Departmental Seminar

Interaction of Dissipative Solutions: Recent Developments

Date & time

Thu 22 Nov 2018, 2–3pm

Location

Room:

Oliphant Seminar Room (414)

Audience

Members of RSPE welcome
Professor Helmut R. Brand
Department of Physics, University of Bayreuth Germany

We discuss recent selected developments of the interaction of deterministic dissipative solitons (DSs). Localized patterns considered include stationary DSs, oscillatory DSs with one and two frequencies, as well as exploding DSs.

Starting with quasi-1 D solutions of the cubic-quintic complex Ginzburg-Landau (CGL) equation in their temporally asymptotic state as initial condition, we find as function of the approach velocity and the real part of the cubic interaction of the two counter-propagating envelopes: interpenetration, one compound state made of both envelopes or two compound states. For the latter class not described before both envelopes show DSs superposed at two different locations . As a complement we investigate a large class of initial conditions, which are not temporally asymptotic quasi-1 D DSs. We find that nonunique results for the outcome of collisions are possible: stationary and oscillatory compound states as well as more complex assemblies consisting of quasi-1 D and localized states.

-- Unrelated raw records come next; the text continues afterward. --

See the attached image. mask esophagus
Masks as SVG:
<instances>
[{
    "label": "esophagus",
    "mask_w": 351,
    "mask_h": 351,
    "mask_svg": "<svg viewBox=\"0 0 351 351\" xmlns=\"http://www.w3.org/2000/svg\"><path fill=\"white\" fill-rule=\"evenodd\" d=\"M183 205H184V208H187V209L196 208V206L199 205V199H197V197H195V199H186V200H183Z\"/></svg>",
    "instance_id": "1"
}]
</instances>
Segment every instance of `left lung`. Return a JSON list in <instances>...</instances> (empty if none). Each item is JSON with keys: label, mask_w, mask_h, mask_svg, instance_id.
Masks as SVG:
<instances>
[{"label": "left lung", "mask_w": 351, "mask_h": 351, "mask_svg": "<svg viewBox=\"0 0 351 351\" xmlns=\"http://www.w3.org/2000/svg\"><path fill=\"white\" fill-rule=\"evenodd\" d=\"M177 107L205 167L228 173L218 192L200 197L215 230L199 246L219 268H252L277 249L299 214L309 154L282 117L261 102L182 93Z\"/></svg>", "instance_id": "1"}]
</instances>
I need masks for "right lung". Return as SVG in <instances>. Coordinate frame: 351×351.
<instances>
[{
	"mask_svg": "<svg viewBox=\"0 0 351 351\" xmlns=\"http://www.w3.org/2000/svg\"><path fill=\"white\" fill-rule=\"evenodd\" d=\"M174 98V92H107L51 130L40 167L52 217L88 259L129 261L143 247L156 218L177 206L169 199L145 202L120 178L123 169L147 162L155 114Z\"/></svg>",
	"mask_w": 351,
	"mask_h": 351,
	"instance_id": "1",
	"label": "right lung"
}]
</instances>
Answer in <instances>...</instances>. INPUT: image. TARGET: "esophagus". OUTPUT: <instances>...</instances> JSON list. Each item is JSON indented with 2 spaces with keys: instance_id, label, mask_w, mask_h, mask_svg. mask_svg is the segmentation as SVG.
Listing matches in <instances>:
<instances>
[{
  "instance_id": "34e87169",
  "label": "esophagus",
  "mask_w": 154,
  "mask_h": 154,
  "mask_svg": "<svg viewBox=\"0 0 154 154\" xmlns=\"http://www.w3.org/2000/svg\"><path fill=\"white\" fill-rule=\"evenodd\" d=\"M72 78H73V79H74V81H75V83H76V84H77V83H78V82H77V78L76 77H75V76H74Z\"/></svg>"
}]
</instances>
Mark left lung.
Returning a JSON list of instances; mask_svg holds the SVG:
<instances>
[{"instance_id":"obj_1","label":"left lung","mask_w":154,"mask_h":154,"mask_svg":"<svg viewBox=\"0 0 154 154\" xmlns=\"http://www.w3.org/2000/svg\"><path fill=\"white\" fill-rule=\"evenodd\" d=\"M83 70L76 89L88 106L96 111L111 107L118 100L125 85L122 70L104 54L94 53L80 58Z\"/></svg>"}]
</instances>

We have demonstrated recently that for three types of non-explosive DSs there is a large number of different outcomes as a result of these collisions including stationary as well as oscillatory bound states and compound states with one and two frequencies. The two most remarkable results are: a) the occurrence of bound states and compound states of exploding DSs as outcome of the collisions of stationary and oscillatory pulses; and b) spatio-temporal disorder due to the creation, interaction and annihilation of DSs for colliding oscillatory DSs as initial conditions. These results will be compared with those of collisions of two counter-propagating exploding DSs. Since exploding DSs have been observed experimentally predominantly in nonlinear optics, we conjecture that our predictions for their
interactions can be tested in laser systems.